Melmed has led students from the religious institute in the Yitzhar settlement in the north of the West Bank on a mission to pillage the Palestinian olive crops, and this was aired on Israeli television.

Rabbi Dov Lior, head of the Council of Rabbis in the Israeli settlements, has also told settlers to uproot and burn Palestinian trees.
The situation in Gaza, an area in which there are no settlers or Israeli army, is no better.

Most of the agricultural land in Gaza is situated close to the border line with Israel. The border area is currently being bombarded by the Israeli army, on the pretext that Palestinian fighters are using it to fire rockets at Jewish settlements.
Farmers, desperate to collect their harvest, have to take great risks in order to reach their fields.

Gamal Selim, who owns an olive farm just east of the Karara village, said that he had had to recruit 30 of his relatives and friends in order to finish collecting the harvest for fear of Israeli gunfire.

Palestinians in the West Bank and Gaza have formed groups for the defence of the olive farmers, and a youth campaign called “You Are Not Alone” has been offering support to farmers through volunteers who help them collect the harvest and stand guard to repel the Israeli settlers.

The volunteers include college and school students, members of youth clubs, as well as foreign sympathisers.

One of the youth groups supporting the farmers is “The Youth Rally against Settlement”, which organises patrols to guard the farms.

Mondhir Ziyada, a member of the group, says that he and his colleagues have foiled attempts by Israeli settlers to steal the olive harvest from several villages.
“Many times, we have caught settlers stealing.

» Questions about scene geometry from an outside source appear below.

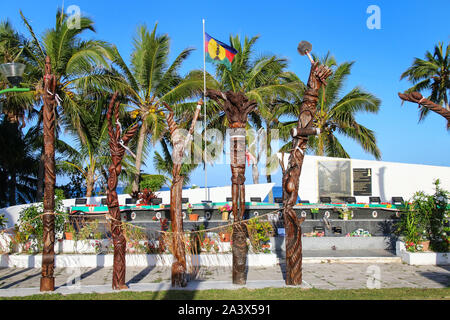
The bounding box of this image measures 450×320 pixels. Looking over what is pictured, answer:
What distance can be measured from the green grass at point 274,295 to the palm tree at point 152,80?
12384mm

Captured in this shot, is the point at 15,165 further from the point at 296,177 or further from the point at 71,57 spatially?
the point at 296,177

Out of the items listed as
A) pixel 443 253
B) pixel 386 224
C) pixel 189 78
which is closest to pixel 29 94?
pixel 189 78

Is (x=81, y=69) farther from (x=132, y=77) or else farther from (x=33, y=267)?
(x=33, y=267)

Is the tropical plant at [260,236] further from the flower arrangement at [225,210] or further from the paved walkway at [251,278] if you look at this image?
the flower arrangement at [225,210]

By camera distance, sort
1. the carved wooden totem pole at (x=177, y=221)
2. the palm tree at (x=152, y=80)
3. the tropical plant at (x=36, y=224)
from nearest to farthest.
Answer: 1. the carved wooden totem pole at (x=177, y=221)
2. the tropical plant at (x=36, y=224)
3. the palm tree at (x=152, y=80)

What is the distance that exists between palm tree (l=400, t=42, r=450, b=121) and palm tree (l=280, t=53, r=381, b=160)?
4466 mm

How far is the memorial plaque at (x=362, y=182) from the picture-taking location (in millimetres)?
20511

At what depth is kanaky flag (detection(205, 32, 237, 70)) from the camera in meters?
16.5

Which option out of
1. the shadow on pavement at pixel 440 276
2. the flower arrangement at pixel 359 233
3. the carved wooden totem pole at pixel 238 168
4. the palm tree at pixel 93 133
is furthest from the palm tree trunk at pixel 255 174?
the carved wooden totem pole at pixel 238 168

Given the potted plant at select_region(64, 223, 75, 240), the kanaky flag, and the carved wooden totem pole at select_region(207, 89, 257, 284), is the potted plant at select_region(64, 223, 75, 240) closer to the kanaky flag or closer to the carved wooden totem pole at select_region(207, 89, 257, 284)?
the carved wooden totem pole at select_region(207, 89, 257, 284)

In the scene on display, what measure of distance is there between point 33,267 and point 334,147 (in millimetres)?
18501

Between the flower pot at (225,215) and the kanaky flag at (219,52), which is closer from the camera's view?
the flower pot at (225,215)

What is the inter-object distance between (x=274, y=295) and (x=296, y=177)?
2.41 metres

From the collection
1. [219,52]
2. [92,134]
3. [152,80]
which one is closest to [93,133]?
[92,134]
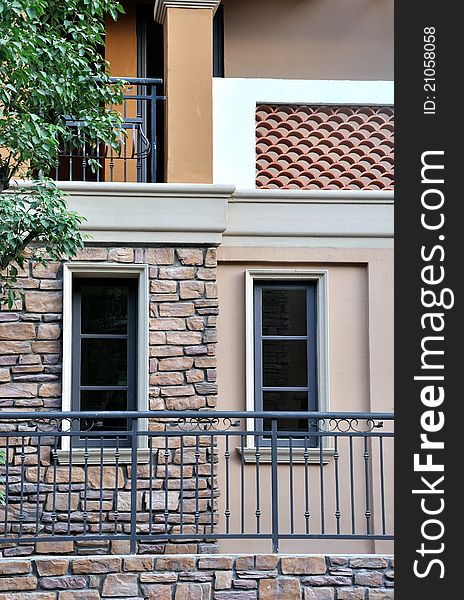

Then the Israeli army intervenes and takes their side against us,” Ziyada said.

Ashraf Amr, a member of “Steadfast”, another farm-protection group, says that members of his outfit have foiled more than one attempt by settlers to steal the olive crops from villages close to Hebron.

Khaled Mansour, an anti-settlements activist, said that current measures were not enough to protect the farmers or deter the settlers. “It is not enough for the PA to denounce the attacks. There must be real measures taken to protect and support the farmers,” he said.

Mansour said that it was wrong for the PA to continue security cooperation with the Israeli army while the latter covers up for the settlers’ assaults.

The PA was asked by farmers to send security personnel to guard the olive farms, but it ignored the request.

The assaults are bound to have a political outcome, Mansour says.
“The assaults are a cause for an explosion in the Palestinian territories. The people cannot tolerate more assaults against their land, livelihood and houses. They are ready for a new Intifada against the occupation,” he adds.